### Source extract:
This was the most intense period of Viking activity, and the Irish Kings seemed to be able to do little to prevent the wholesale destruction of large tracts of their Provinces. The southern Uí Néill were routed by the Vikings when they attempted to drive them out. By the end, many of the monks themselves had taken to fighting the Vikings. However, just as it looked as if Ireland was about to be conquered by the Vikings, and just as the Irish began to develop tactics with which to more effectively attack them, the raids died away. The last major Viking raid of this phase was in 851 by which time they appeared to have turned their attention to Britain. The map below shows the attacks in this period.
Viking raids 795-851 [14kB]
Meanwhile, many of the Viking settlements developed and grew into towns. Their town of Dubhlinn had a thriving Norse community by the second half of the 800s, and had become the principal supplier of slaves in the British Isles. In time it became a great merchant town, until it was defeated by an Irish attack in 902. After that, the Vikings moved their power base to the Isle of Man and to the growing territory that the Vikings were carving out of Anglo-Saxon England. Other Viking towns had also been defeated, for example Cork in 848, Vadrefjord [Waterford] in 864 and Youghal in 866.

The Second Period of Raids
A second phase of raiding began in 914, with the arrival of a large fleet of Viking ships in Waterford harbour. They promptly re-captured their settlement of Vadrefjord [Waterford] from which the Irish had expelled the first Vikings half a century earlier. Reinforced by a second fleet which arrived the following year, the Vikings launched a series of offensives deep into the province of Munster, and later Leinster, where they met little Irish resistance as they pillaged both ecclesiastical and grád Fhéne (commoner) settlements. They plundered the monasteries of Cork, Lismore and Aghaboe, among others.In 917, the Vikings re-captured the settlement of Dubhlinn [Dublin] which the Irish had captured in 902. The king of the Uí Néill, Niall Glúndub, who was the most powerful king in Ireland, decided that the Vikings had to be stopped. He brought together a combined force from the Uí Néill and enlisted the help of the forces of Leinster. They marched against the Vikings in Munster in 917. However, the Vikings routed the Leinstermen, while the forces of the Uí Néill retreated from Munster with no decisive success. Two years later, in 919, Niall Glúndub tried again and attacked Dubhlinn. However, his forces were again routed by the Vikings and Niall Glúndub himself was killed and "the cream of the Uí Néill fell with him" [2]. It was not true to say that it was "the Irish against the Vikings". In fact, some Irish kings and lords formed alliances with Vikings to attack other Irish lords.

### Records for the exercise:
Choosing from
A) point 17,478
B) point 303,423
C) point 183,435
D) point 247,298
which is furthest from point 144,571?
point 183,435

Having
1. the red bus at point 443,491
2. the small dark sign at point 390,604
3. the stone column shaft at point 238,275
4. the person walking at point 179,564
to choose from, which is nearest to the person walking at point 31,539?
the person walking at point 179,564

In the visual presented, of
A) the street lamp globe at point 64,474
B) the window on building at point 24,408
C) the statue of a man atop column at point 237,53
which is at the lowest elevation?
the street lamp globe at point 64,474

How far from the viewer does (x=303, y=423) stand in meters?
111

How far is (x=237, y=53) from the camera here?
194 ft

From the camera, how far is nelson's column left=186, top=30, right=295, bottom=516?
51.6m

### Exercise tasks:
- 1) Reproduce, line for line, the part of the records that opens with the line containing "In the visual presented, of" and runs through the end of the records.
- 2) Carry the account of the Viking raids in Ireland further, starting right after its last sentence.

### Written responses:
- 1)
In the visual presented, of
A) the street lamp globe at point 64,474
B) the window on building at point 24,408
C) the statue of a man atop column at point 237,53
which is at the lowest elevation?
the street lamp globe at point 64,474

How far from the viewer does (x=303, y=423) stand in meters?
111

How far is (x=237, y=53) from the camera here?
194 ft

From the camera, how far is nelson's column left=186, top=30, right=295, bottom=516?
51.6m

- 2)
The Vikings continued to raid inland from their towns of Dubhlinn, Cork and Vadrefjord. In 921, they founded a new town on the south-east tip of Ireland called Weisfjord (Wexford) and a year later founded the town of Limerick near a ford at the mouth of the river Shannon on the west coast. The Vikings in Ireland, however, spent a lot of effort consolidating the Nordic Kingdom that their Viking collegeaues had been carving out of Anglo-Saxon England (by defeating and assimilating Northumbria, East Anglia and parts of Mercia - see a map of England before the Vikings came). This kingdom would become known as the Danelaw. Back in Ireland, as the influence of the Vikings declined, they concentrated more on developing Dubhlinn as a trading city and by 934 exercised control over the other Viking towns in Ireland. In its day, Dubhlinn was one of the most important cities in the Nordic world, as a trading and slaving centre. In 952, Dubhlinn split from the Danelaw and from then on Dubhlinn had its own dynasty of Viking Kings.
See below for a map of Ireland around 950.
The Vikings eventually settled down in the lands they had conquered. By 950, the Vikings had stopped raiding in Ireland and developed instead as traders and settled in the lands around their towns. The Vikings in England [3] largely became farmers and fishermen. In France, the Vikings formed the Kingdom of Normandy on the north coast - which would play a major role in history a century later when William of Normandy would defeat England in 1066. The Vikings left many placenames in Ireland including: Dublin, Cork, Limerick, Waterford, Wexford, Strangford, Leixlip, Carlingford, Youghal, Howth, Dalkey and Fingall [an area of modern-day Dublin]. A few of their words were also adopted into the Irish language.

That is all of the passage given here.